Facebook Sets Out Stall As TV Extension With Metrics Master Stroke

Is Facebook making its biggest play yet to be the second-screen destination of choice? Or, rather, is it on the verge of being the screen that tv advertisers use to complement campaigns? Adding an acronym to your ad lineup is not always going to catch the eye in adland where technology has seen a rise of the three-letter acronym so intense that the terms either baffle or induce boredom. However, TRP is a very different beast, particularly for social media. By bringing in a measure of audience penetration, Facebook is allowing tv planners and buyers to get a feel for how social media compares to the main screen in everyone's living room.

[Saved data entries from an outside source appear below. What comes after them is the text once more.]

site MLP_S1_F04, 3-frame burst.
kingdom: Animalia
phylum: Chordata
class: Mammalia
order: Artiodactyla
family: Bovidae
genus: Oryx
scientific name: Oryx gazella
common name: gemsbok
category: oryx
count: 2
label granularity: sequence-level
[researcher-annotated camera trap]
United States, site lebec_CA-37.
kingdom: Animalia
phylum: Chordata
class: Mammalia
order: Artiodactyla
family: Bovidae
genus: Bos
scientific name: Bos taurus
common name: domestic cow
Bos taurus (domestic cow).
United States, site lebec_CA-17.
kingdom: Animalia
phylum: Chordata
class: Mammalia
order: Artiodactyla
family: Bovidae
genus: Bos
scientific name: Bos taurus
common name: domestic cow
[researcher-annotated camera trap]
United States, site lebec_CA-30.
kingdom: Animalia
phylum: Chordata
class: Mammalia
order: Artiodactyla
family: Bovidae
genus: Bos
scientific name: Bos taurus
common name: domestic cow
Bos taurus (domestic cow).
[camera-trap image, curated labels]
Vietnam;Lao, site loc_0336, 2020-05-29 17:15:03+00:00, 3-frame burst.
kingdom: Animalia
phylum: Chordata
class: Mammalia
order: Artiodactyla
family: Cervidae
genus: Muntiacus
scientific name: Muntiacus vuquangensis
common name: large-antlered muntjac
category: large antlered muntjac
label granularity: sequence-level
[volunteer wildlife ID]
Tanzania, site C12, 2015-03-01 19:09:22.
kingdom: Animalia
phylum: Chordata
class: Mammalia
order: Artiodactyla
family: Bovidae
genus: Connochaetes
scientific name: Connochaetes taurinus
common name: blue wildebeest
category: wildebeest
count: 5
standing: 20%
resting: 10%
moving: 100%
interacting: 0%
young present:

To my mind, this is a very clever move. Total Rating Points measure the percentage of a target audience reached. Unlike "like" and "shares," which show what happened to content after it was consumed, TRPs are the stuff of tv buying and let marketers know the proportion of, say, middle-income fathers educated to degree level or high-flying single women with large disposable income. Whatever the demographic-based audience being sought, TRPs are a measure of successful exposure among a key audience for a brand's latest campaign.

The beauty of Facebook is, as we all know, that it's immensely rich data sets -- unlike tv buyers and planners who have to make educated guesses about who is watching a particular show and whether there is sufficient numbers of their target audience to warrant a buy -- a mid-afternoon show about shopping with coupons is obviously going to have a very different audience to a hard-hitting late evening current affairs show, for example.

However, Facebook has the potential to add a lot more certainty to this. Chatting to some WPP execs just a few months ago, they were amazed at the granularity of Facebook's data that know what its users have shown an interest in as well as all the usual demographic data they add to their profile listing -- such as age, relationship status, children, location and job. The problem has always been, in the past, that social media, as a digital channel, often felt like comparing apples with oranges. Success was measured in different ways to traditional channels.

That's what makes Facebook's partnership with Nielsen so interesting, allowing the very familiar TRP metric to be rolled across from television. If this doesn't appeal to media agencies I will be very surprised because it has two massive plus points going for it.

First you have a traditional metric which should make the tv guys feel at home and secondly, you've got that conventional metric in one place, Facebook. The issue with TRPs, as with any metric, is you have a rough figure for an audience reached without much of an idea if reaching that audience meant much to them. You don't really have an idea whether your high-flying successful career women took too much notice of your designer fashion campaign because there's no immediate response mechanism on tv, and you don't know whether they were paying attention of if that particular channel resonates with them. You simply know they are estimated to have been watching while your campaign was running.

With Facebook, you absolutely know they were on the page when the ad was played and you can pretty much know for sure that if they have been checking in daily for the past five years, then Facebook is a channel that carries a lot of weight. Then, there are likes and shares to throw in to the mix too for a good idea of how well the advert has gone down.

So, if you look beyond yet another three letter acronym, this is very big news that will help Facebook get a slice of tv ad money.

Twitter has for a long time been positioning itself as the second screen destination tv buyers should add to a campaign, offering text and hashtags for viewers to get further involved in a show, perhaps an advert too or a conversation being started off by a show's sponsor.

Facebook's play is different. It wants to be an extension of the actual campaign -- not the chat around it or the shows where it might be running, although that is probably inevitable given that it is a social media channel.